Pour la grande majorité des patients, des signes généraux et locaux coexistent lors de l’examen initial.

On constate un syndrome infectieux avec une température toujours supérieure à 38 °C, des signes fonctionnels associant une douleur cervicale, une odynophagie ; souvent, une dyspnée laryngée, parfois une douleur thoracique en cas d’extension médiastinale.

Il faut distinguer deux formes cliniques de cellulites.

– La forme gangreneuse est la traduction clinique d’une nécrose tissulaire gazogène responsable d’une crépitation sous-cutanée et, à la radiographie, d’un emphysème.

Cette forme de cellulite est remarquable par sa rapidité d’évolution et par des signes généraux très marqués (température supérieure à 40 °C, faciès grisâtre, sepsis).

– La forme adénophlegmoneuse se manifeste par un empâtement cervical, au début sous-mandibulaire qui s’étend progressivement jusqu’au creux sus-claviculaire homolatéral.

Elle réalise au final une tuméfaction cervicale tendue, rouge, très douloureuse, s’étendant de la pointe de la mastoïde jusqu’au creux sus-claviculaire.

La diffusion de l’infection peut franchir la ligne médiane et s’étendre également jusqu’à la fourchette sternale avec très souvent un érythème douloureux présternal qui ne préjuge en aucun cas d’une extension médiastinale haute.

Sur le plan radiologique, on retrouve le plus souvent des zones de nécroses tissulaires sous forme de bulles d’air des parties molles.

L’évolution de cette forme clinique est toujours plus lente que la forme gangreneuse.

L’interrogatoire, dans ce type d’infection, est d’une grande importance et permet souvent de retrouver une symptomatologie dentaire ou pharyngée dans les jours ou semaines qui ont précédé l’hospitalisation.

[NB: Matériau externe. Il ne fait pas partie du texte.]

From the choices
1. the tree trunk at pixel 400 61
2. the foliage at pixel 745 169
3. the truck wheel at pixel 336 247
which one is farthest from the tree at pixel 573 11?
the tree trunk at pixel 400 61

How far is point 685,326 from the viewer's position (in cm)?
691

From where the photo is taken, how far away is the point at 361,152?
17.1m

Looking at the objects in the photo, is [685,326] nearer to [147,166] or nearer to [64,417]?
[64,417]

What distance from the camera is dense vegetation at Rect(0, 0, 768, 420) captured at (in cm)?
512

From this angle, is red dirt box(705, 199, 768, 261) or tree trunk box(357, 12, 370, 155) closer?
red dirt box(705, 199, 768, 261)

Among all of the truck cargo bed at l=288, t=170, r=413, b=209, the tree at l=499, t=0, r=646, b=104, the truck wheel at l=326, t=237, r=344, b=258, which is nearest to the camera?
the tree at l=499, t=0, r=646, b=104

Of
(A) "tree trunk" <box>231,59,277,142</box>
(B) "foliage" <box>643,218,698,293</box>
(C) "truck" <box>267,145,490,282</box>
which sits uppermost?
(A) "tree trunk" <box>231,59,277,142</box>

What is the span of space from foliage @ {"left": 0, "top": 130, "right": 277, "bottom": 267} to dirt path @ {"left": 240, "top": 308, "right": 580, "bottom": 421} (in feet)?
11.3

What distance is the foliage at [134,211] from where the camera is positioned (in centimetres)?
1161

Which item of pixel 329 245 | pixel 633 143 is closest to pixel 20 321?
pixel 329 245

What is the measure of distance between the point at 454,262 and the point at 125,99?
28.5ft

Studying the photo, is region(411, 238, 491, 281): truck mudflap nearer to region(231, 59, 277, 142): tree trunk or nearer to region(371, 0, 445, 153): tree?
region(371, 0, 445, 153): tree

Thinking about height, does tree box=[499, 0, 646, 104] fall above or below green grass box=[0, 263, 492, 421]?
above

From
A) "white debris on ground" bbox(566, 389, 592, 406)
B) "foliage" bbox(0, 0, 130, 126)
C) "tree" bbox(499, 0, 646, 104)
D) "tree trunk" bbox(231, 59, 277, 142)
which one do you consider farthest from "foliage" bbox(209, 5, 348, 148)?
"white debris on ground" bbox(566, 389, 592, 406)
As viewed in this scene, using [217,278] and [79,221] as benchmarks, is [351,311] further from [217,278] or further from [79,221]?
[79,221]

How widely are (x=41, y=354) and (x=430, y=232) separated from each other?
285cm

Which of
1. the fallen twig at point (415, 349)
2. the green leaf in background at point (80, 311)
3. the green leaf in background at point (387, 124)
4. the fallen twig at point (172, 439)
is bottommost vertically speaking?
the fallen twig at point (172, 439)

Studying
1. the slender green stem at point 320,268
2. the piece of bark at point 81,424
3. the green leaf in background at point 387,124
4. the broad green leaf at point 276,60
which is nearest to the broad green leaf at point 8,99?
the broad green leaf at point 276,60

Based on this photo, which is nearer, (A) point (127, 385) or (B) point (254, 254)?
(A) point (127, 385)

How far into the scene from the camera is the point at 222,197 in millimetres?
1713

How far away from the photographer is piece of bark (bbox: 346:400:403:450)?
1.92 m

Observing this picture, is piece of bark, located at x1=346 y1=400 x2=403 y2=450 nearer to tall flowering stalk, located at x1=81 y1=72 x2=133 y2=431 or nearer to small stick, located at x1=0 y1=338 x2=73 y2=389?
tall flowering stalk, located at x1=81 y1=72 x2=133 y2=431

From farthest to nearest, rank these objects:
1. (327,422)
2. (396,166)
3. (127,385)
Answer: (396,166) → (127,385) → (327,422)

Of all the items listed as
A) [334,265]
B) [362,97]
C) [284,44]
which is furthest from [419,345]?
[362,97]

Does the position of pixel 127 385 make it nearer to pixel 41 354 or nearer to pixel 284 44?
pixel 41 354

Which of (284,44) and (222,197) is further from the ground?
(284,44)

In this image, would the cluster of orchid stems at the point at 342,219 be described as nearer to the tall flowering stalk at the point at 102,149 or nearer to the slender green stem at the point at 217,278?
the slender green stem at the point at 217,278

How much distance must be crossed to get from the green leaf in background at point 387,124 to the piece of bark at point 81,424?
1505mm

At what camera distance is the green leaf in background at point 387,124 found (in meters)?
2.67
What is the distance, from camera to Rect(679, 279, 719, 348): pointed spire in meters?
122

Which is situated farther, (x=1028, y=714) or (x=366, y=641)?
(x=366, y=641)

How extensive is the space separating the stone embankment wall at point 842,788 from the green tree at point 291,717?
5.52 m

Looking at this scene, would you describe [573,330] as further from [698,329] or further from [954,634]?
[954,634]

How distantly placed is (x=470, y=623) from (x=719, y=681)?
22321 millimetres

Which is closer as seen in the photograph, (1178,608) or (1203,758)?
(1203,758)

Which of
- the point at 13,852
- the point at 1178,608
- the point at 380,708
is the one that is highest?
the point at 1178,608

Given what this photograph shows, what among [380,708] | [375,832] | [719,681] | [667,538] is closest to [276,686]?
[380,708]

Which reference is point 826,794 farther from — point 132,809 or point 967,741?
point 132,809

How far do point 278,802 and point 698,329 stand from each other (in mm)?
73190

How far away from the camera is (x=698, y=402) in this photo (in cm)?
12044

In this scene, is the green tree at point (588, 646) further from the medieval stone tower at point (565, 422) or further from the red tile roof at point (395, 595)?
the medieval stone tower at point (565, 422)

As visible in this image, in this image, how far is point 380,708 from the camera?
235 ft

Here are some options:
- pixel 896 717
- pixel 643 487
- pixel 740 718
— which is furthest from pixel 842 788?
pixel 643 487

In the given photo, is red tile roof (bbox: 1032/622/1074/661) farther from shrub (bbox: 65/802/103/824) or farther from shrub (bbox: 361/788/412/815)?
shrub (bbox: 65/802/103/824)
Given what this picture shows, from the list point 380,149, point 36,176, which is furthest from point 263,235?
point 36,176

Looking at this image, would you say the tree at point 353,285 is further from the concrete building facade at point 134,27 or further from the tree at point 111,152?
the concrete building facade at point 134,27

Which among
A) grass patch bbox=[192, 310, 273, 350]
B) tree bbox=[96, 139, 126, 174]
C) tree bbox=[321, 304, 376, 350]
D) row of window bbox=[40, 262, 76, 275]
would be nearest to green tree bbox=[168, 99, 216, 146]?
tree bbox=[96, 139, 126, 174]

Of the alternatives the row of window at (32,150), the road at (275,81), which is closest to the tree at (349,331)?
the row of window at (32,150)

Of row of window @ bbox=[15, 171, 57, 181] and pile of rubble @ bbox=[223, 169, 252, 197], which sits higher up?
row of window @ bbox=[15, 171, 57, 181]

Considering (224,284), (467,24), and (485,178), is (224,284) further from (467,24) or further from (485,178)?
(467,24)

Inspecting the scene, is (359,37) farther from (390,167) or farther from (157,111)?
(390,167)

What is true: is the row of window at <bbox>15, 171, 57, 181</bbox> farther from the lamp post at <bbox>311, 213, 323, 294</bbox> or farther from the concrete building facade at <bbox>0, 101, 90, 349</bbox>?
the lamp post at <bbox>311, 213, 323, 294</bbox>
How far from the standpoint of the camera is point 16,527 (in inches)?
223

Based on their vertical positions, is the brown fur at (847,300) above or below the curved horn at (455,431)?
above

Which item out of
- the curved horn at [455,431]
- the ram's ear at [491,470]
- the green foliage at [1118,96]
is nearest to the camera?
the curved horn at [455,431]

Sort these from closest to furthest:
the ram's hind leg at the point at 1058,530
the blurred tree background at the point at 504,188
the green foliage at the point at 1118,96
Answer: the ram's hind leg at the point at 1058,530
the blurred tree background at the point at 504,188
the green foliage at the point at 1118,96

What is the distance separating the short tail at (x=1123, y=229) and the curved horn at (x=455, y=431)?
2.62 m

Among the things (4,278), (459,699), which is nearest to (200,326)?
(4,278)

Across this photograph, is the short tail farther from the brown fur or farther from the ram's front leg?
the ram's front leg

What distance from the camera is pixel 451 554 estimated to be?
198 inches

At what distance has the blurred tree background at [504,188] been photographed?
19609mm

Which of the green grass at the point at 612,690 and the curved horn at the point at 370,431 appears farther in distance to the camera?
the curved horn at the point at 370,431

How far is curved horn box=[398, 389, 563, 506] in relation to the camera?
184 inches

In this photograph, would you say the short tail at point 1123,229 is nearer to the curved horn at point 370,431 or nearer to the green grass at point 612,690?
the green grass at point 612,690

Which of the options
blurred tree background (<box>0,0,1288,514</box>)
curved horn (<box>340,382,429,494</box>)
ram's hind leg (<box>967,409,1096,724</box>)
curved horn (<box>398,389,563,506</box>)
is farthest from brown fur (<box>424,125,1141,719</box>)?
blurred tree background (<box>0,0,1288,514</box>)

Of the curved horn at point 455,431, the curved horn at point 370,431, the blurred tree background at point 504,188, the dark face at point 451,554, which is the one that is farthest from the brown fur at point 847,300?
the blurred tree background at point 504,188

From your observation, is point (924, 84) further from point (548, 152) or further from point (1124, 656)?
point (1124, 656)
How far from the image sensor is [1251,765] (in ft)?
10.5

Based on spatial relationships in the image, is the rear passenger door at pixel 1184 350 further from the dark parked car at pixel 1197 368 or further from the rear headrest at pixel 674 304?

Les chiffres de la littérature rapportent 70 % de cellulites à porte d’entrée dentaire et 20 % d’origine pharyngée.

Citons également les cellulites postopératoires après chirurgie carcinologique oto-rhino-laryngologique (ORL).

Un certain nombre de facteurs favorisants ont été répertoriés dans les différentes séries, tels que le diabète, la corticothérapie et l’infection par le virus de l’immunodéficience humaine (VIH).

La prise d’AINS n’a pu être formellement incriminée comme facteur favorisant dans les cellulites cervicales.

L’étude de Solberg et al sur la phénylbutazone démontrait in vitro la réduction de l’activation de granulocytes, de la phagocytose et de la destruction intracellulaire de streptocoques et staphylocoques.

Cependant, les AINS diminuent les premiers signes de l’inflammation et peuvent de ce fait retarder la première consultation.

La mortalité se situe entre 20 et 25 % et atteint 40 % en cas d’extension médiastinale.

L’avènement de l’antibiothérapie depuis le milieu de ce siècle aurait permis une diminution modeste du taux de mortalité pour les médiastinites d’origine cervicale.

Les méta-analyses d’Estrera et Wheatley rapportent 40 % de mortalité pour les patients atteints de médiastinite d’origine cervicale.

Ce taux élevé de mortalité est à l’évidence dépendant de plusieurs facteurs tels que le retard de prise en charge, la forme clinique et la rapidité d’apparition de complications médiastinales, le traitement chirurgical inadapté, une prise en charge non multidisciplinaire.

Les patients qui présentent une cellulite cervicale extensive doivent être pris en charge de façon multidisciplinaire par des chirurgiens ORL, thoraciques et des réanimateurs.

Une réanimation est nécessaire en cas de choc septique, de décompensation d’une pathologie sous-jacente.

Un drainage chirurgical s’impose dans la très grande majorité des cas ; il est particulièrement urgent dans les formes gangreneuses.

L’objectif est de mettre à plat toutes les collections purulentes et d’exciser les zones nécrotiques glandulaires, musculaires et vasculaires.

Le deuxième temps consiste à mettre en place un système de drainage et de lavage des différentes loges explorées.